* INSTRUCTIONS TO FOLLOW *
Update the rows below by changing every "millimetres" to "millimeters" and leaving everything else unchanged.

— Start of DATA LINES —

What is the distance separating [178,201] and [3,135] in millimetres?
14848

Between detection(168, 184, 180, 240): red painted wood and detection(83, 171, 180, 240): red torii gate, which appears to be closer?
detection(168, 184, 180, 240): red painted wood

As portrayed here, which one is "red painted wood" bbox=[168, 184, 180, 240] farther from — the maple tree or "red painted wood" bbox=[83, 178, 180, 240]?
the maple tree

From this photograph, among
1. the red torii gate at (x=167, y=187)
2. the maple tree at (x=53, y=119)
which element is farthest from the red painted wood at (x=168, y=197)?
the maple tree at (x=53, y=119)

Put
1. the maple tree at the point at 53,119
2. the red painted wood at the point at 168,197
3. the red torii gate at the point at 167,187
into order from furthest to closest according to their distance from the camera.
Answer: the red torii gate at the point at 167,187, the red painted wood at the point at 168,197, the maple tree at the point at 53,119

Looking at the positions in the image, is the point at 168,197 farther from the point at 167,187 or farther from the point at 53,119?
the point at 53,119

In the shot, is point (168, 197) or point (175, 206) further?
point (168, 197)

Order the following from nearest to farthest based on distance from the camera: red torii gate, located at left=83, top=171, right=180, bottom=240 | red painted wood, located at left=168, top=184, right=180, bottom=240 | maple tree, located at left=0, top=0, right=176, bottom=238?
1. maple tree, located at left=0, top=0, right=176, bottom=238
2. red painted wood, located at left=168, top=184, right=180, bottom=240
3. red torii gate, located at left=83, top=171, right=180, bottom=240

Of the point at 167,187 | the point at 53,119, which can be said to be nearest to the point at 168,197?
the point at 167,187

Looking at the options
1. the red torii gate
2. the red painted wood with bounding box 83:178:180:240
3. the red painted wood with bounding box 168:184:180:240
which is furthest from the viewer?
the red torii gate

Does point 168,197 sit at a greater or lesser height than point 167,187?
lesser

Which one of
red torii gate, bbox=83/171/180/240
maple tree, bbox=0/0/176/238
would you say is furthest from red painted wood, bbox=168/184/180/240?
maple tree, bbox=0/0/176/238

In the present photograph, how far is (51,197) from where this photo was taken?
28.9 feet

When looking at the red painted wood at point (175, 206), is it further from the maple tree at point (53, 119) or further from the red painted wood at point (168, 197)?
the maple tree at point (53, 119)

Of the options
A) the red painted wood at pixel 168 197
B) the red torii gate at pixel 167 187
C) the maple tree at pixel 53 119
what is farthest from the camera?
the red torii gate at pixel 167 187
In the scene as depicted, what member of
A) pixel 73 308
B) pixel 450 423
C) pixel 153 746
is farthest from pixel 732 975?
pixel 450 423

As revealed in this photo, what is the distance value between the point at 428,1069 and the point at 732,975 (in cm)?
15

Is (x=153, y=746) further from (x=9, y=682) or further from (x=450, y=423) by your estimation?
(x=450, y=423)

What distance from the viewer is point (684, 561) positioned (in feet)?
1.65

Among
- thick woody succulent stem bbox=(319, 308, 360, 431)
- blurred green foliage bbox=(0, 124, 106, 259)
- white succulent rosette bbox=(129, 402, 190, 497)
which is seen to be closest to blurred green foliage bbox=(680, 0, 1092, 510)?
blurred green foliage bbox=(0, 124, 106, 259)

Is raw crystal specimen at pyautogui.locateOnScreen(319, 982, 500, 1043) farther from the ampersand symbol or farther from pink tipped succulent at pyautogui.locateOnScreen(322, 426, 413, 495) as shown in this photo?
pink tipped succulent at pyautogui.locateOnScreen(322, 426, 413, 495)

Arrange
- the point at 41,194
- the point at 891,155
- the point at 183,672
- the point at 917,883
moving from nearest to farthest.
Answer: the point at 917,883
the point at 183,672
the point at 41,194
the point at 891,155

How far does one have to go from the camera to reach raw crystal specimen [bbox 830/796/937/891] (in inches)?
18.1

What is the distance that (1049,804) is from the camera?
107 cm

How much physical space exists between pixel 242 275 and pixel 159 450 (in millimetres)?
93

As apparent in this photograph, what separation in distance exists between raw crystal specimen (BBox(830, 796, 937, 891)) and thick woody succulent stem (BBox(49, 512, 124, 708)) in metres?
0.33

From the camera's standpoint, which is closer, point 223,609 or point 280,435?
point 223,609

— End of DATA LINES —

* ANSWER TO THIS PROBLEM *
What is the distance separating [178,201] and [3,135] in millimeters?
14848

Between detection(168, 184, 180, 240): red painted wood and detection(83, 171, 180, 240): red torii gate, which appears to be closer?
detection(168, 184, 180, 240): red painted wood

As portrayed here, which one is "red painted wood" bbox=[168, 184, 180, 240] farther from — the maple tree or "red painted wood" bbox=[83, 178, 180, 240]?
the maple tree

From this photograph, among
1. the red torii gate at (x=167, y=187)
2. the maple tree at (x=53, y=119)
which element is farthest from the red painted wood at (x=168, y=197)?
the maple tree at (x=53, y=119)

Put
1. the maple tree at the point at 53,119
2. the red painted wood at the point at 168,197
3. the red torii gate at the point at 167,187
into order from furthest to closest according to their distance from the camera.
Answer: the red torii gate at the point at 167,187, the red painted wood at the point at 168,197, the maple tree at the point at 53,119

Looking at the positions in the image, is the point at 168,197 farther from the point at 167,187 or farther from the point at 53,119?
the point at 53,119

In the shot, is point (168, 197) or point (175, 206) further?
point (168, 197)

Order the following from nearest to farthest based on distance from the camera: red torii gate, located at left=83, top=171, right=180, bottom=240 | red painted wood, located at left=168, top=184, right=180, bottom=240 | maple tree, located at left=0, top=0, right=176, bottom=238?
1. maple tree, located at left=0, top=0, right=176, bottom=238
2. red painted wood, located at left=168, top=184, right=180, bottom=240
3. red torii gate, located at left=83, top=171, right=180, bottom=240

Of the point at 167,187 | the point at 53,119, which can be said to be nearest to the point at 168,197?
the point at 167,187

Looking at the options
1. the red torii gate
2. the red painted wood with bounding box 83:178:180:240
3. the red painted wood with bounding box 168:184:180:240
which is furthest from the viewer?
the red torii gate

Does point 168,197 sit at a greater or lesser height than point 167,187?
lesser

Which one of
red torii gate, bbox=83/171/180/240
maple tree, bbox=0/0/176/238
would you say is furthest from red painted wood, bbox=168/184/180/240?
maple tree, bbox=0/0/176/238

In the present photograph, how far is (51,197) from where this photo was taken?
28.9 feet

When looking at the red painted wood at point (175, 206), is it further from the maple tree at point (53, 119) or further from the red painted wood at point (168, 197)?
the maple tree at point (53, 119)

Of the options
A) the red painted wood at pixel 168 197
B) the red torii gate at pixel 167 187
C) the maple tree at pixel 53 119
what is farthest from the camera?
the red torii gate at pixel 167 187
In the scene as depicted, what member of
A) pixel 73 308
B) pixel 450 423
C) pixel 153 746
is farthest from pixel 732 975?
pixel 450 423

As revealed in this photo, what is the distance value between the point at 428,1069 and the point at 732,975 (in cm)?
15

Is (x=153, y=746) further from (x=9, y=682) or further from (x=450, y=423) by your estimation?
(x=450, y=423)

What distance from the viewer is point (684, 561) positioned (in feet)?
1.65

Among
- thick woody succulent stem bbox=(319, 308, 360, 431)
- blurred green foliage bbox=(0, 124, 106, 259)
- white succulent rosette bbox=(129, 402, 190, 497)
which is seen to be closest to blurred green foliage bbox=(680, 0, 1092, 510)?
blurred green foliage bbox=(0, 124, 106, 259)

Is raw crystal specimen at pyautogui.locateOnScreen(319, 982, 500, 1043) farther from the ampersand symbol or farther from pink tipped succulent at pyautogui.locateOnScreen(322, 426, 413, 495) as shown in this photo?
pink tipped succulent at pyautogui.locateOnScreen(322, 426, 413, 495)

Arrange
- the point at 41,194
- the point at 891,155
- the point at 183,672
- the point at 917,883
moving from nearest to farthest.
Answer: the point at 917,883
the point at 183,672
the point at 41,194
the point at 891,155

How far does one have to go from the camera to reach raw crystal specimen [bbox 830/796/937/891] (in inches)?
18.1

What is the distance that (1049,804) is from the camera?
107 cm

How much physical space exists between pixel 242 275 and pixel 159 450 (in millimeters)?
93

As apparent in this photograph, what separation in distance exists between raw crystal specimen (BBox(830, 796, 937, 891)) and thick woody succulent stem (BBox(49, 512, 124, 708)) in metres?
0.33

From the camera's standpoint, which is closer, point 223,609 or point 280,435?
point 223,609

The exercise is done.